Robot Collaboration Gets Enhanced Using New Wi-Fi-Based System

This Wi-Fi sensing system could improve the collaboration between robots operating in unmapped environments.

Cabe Atwell
3 years ago β€’ Robotics / Drones / Sensors / Internet of Things
Based on Wi-Fi sensing, the system emulates aerial antennas that robots can use to measure relative direction, which they can then send to other robots to estimate their positions in unmapped areas. (πŸ“·: Jadhav et al.)

Researchers from Harvard and Cornell University have developed a system based on Wi-Fi sensing that could allow robots to enhance their collaboration abilities in unmapped environments.

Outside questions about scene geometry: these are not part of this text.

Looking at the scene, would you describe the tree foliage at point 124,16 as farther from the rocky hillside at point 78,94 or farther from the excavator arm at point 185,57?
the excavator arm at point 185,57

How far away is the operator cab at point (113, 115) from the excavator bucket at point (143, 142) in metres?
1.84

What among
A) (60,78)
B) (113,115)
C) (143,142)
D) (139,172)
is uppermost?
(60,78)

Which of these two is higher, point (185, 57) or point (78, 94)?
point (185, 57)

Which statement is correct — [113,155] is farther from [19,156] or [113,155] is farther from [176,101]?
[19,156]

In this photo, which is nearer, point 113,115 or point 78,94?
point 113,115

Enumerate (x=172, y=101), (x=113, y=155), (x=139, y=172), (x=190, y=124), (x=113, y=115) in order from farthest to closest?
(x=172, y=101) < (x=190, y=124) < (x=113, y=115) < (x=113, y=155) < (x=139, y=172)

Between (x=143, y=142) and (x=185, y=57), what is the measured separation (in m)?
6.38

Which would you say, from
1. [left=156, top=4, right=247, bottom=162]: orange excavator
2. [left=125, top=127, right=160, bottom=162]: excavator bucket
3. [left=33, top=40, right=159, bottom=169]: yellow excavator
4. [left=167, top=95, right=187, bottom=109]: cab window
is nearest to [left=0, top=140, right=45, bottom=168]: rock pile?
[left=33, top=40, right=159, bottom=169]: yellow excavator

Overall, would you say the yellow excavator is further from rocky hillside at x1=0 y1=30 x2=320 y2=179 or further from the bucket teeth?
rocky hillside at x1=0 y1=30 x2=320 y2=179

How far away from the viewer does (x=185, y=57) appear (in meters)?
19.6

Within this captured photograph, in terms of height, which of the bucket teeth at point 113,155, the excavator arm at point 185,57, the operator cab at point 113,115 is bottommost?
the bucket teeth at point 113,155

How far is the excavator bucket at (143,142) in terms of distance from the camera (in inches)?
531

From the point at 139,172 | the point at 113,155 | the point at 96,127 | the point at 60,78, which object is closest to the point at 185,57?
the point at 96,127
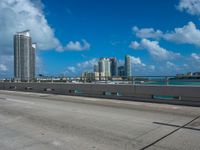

The system essentially enables robots to measure relative direction, or AOA (Angle of Arrival), to other robots operating in non-line-of-sight and unmapped environments without the need for external navigational infrastructure.

"We do so by capturing all of the paths that a Wi-Fi signal traverses as it travels from a transmitting to a receiving robot, which we term an AOA profile," the researchers wrote in a recently released paper. "The key intuition is to "emulate antenna arrays in the air" as the robots move in 3D space, a method akin to Synthetic Aperture Radar (SAR)." The team looked to derive a system that uses sensors mounted directly onto the robots and looked at the impact of local trajectory estimations, which are imperfect and prone to errors when it comes to the patterns that Wi-Fi signals travel between two robots.

Using that information, the researchers designed a system that captures information on all Wi-Fi signal paths traveling from a transmitting robot to a receiving unit. That system leverages the receiving robot's trajectory to emulate an antenna array. By tracing that array in the air, DOA (Direction of Arrival) algorithms can estimate the travel path of the strongest signal path.

There are many benefits to using this new system, such as allowing robots to estimate other robots' locations in cluttered or unmapped areas where cameras and other sensors might be ineffective. This would no doubt enhance the collaborative properties of robots in those types of environments.